2. Declare fields for the event's payload within the class.

For example:

@dataclass
class OrderCreatedEvent:
    order_id: int
    payload: dict

Adding Validation

  You can also ensure valid data before propagation by adding validation logic to the Event class using the dataclass' __post_init__() method:

@dataclass
class OrderCreatedEvent:
    order_id: int
    payload: dict

    def __post_init__(self):
        if not isinstance(self.order_id, int):
            raise ValueError("Error: 'order_id' must be a valid int number!")

Usage

Here's an example demonstrating subscription and emission:

@dataclass  # Define a Python dataclass.
class OrderCreatedEvent:
    order_id: int
    payload: dict


@EventLinker.on(OrderCreatedEvent)  # Subscribe event handlers to the event.
def handle_order_created_event(event: OrderCreatedEvent):
    # Pyventus will automatically pass the Event Object
    # as the first positional argument.
    print(f"Event Object: {event}")


event_emitter: EventEmitter = AsyncIOEventEmitter()
event_emitter.emit( # (1)!
    event=OrderCreatedEvent(  # Emit an instance of the event!
        order_id=6452879,
        payload={},
    ),
)

1. You can also emit the Event object as a positional argument:

   event_emitter.emit(
      OrderCreatedEvent(
          order_id=6452879,
          payload={},
      ),
   )
   

   As well as pass extra *args and **kwargs too:

   event_emitter.emit(
      OrderCreatedEvent(
          order_id=6452879,
          payload={},
      ),
       "param1",
      param2="param2",
   )
   

Event Object's Behavior

By default, Pyventus retrieves the event name from the event class and automatically passes the instance of the Event Object as the first positional argument to the event callback, even if you provide additional *args or **kwargs.

Benefits

• Natural emission of event payloads: Emitting an event object is a simple and intuitive process.
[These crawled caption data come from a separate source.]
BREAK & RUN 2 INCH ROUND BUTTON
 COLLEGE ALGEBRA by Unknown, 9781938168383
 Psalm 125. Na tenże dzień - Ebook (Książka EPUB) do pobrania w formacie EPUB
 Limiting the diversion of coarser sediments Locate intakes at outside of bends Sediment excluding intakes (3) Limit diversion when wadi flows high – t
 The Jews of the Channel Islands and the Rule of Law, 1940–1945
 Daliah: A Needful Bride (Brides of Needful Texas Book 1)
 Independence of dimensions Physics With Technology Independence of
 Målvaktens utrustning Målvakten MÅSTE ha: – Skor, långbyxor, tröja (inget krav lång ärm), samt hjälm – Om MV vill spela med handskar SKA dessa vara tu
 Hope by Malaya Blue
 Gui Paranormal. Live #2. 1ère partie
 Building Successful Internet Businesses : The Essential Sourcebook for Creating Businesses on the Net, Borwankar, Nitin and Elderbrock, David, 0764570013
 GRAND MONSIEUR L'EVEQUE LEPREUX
Once an event object is created, it can be sent using the event emitter, providing a natural and straightforward approach to event emission. Since the event object carries the relevant data, the event emitter ensures that the same data is received by the event handlers.
• Structured and organized event definitions: Event objects provide a structured and encapsulated representation of events, enabling better organization and management of events throughout the system.
• Custom data validation: Event objects can include custom validation logic to ensure the validity of the encapsulated data before propagation.
• Auto-completion when handling events: Event objects benefit from autocompletion integration provided by code editors and IDEs.

Exception Events

  In addition to normal events, Pyventus allows exceptions to be treated as first-class events. This enables propagating and handling errors in an event-driven manner. If you're interested in incorporating error handling in event emission, you can check out Success and Error Handling.

Usage

Let's look at some code examples that demonstrates the usage of event exceptions:

@EventLinker.on(ValueError)
def handle_validation_error(exc: ValueError):
    print(f"Validation failed for; '{exc}'")


try:
    raise ValueError("`username`, already in use.")
except ValueError as e:
    event_emitter: EventEmitter = AsyncIOEventEmitter()
    event_emitter.emit(e)

You can also work with custom exceptions...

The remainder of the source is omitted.